Pubblicato il 21 gennaio 2015, nella seduta n. 381
CROSIO , VOLPI - Al Ministro della salute. -
Premesso che, per quanto risulta agli interroganti:
da quanto si apprende dalle notizie riportate dagli organi di stampa, l'ambasciata del Qatar avrebbe fatto pervenire una propria missiva all'amministrazione dell'ospedale fondazione IME (Istituto mediterraneo di ematologia) con la quale si chiedeva espressamente la rimozione di un dipendente della struttura ospedaliera convenzionata per essersi comportata, secondo gli scriventi, in modo inappropriato nei confronti di una cittadina del Qatar parente di una paziente presa in carico dalla struttura;
stando sempre alle notizie pubblicate, il caso non è isolato. Considerato che la struttura ospedaliera risulta essere un'eccellenza a livello internazionale, diversi cittadini arabi del Qatar e del Kuwait ricorrono, in regime privatistico, al ricovero nella struttura in caso di malattie ematologiche.
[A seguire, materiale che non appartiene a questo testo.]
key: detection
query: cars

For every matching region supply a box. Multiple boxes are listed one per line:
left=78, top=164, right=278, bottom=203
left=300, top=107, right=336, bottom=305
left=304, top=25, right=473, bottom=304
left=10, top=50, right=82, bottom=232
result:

I pazienti e i loro familiari però, spesso, nella consapevolezza di usufruire della struttura dietro pagamento, pensano di poter agire e comportarsi in violazione dei protocolli medici dell'ospedale e quando si vedono ostacolati nei loro intenti non accettano di sottostare ai regolamenti e alle normative italiane, rifiutando qualsiasi collaborazione e anche esercitando una pressione nei confronti dei Governi di provenienza per intimare al personale medico e paramedico un comportamento riverente verso i propri capricci;
quanto accaduto è desumibile da un'intervista rilasciata su un noto quotidiano dalla caposala che è stata oggetto della richiesta di rimozione dalle proprie responsabilità con una lettera destinata alle cariche apicali della struttura ospedaliera inviata dall'ambasciata del Qatar. La dipendente si sfoga raccontando diversi episodi dove palesemente si evidenzia un comportamento capriccioso e arrogante di queste persone che credono, vista la loro posizione economica e privilegiata, di poter aggirare qualsiasi regola;
a titolo esemplificativo, nell'intervista si fa riferimento ad una donna proveniente dal Kuwait familiare di un paziente ricoverato che si è rifiutata di indossare i camici sterili per accedere ad un'area riservata e protetta dell'ospedale perché inconciliabili con i tradizionali abiti (burqa) legati alla propria fede religiosa;
a giudizio degli interroganti tali atteggiamenti, purtroppo, stupiscono poco considerato che il nostro Paese e l'Europa tutta oramai da tempo hanno rinunciato alle proprie tradizioni alla propria cultura e alle propri radici. È però certamente paradossale pensare che persone provenienti da Stati che rifiutano qualsiasi compromesso quando si tratta di rispettare le proprie regole e consuetudini possano intromettersi in modo così inopportuno su questioni come quelle citate;
oltre, da un lato, a riscontrare una manifesta incapacità da parte di persone di religione islamica di rispettare le regole e le leggi degli altri Paesi che non hanno come fondamento i principi dogmatici islamici, dall'altro lato in questa vicenda si palesa un atteggiamento che appartiene ad un "regime plutocratico" che poco a che vedere con il nostro sistema sanitario dove le medesime tutele e garanzie nel rispetto del principio ex articolo 32 della Costituzione sono garantite a tutti senza distinzione di classe sociale o di reddito,
gli interroganti ritengono che, nel rispetto del principio della sovranità nazionale, non si dovrebbero più tollerare lettere e intimazioni come quelle descritte,
si chiede di sapere se il Ministro in indirizzo sia a conoscenza della vicenda e quali iniziative di competenza intenda attuare al riguardo.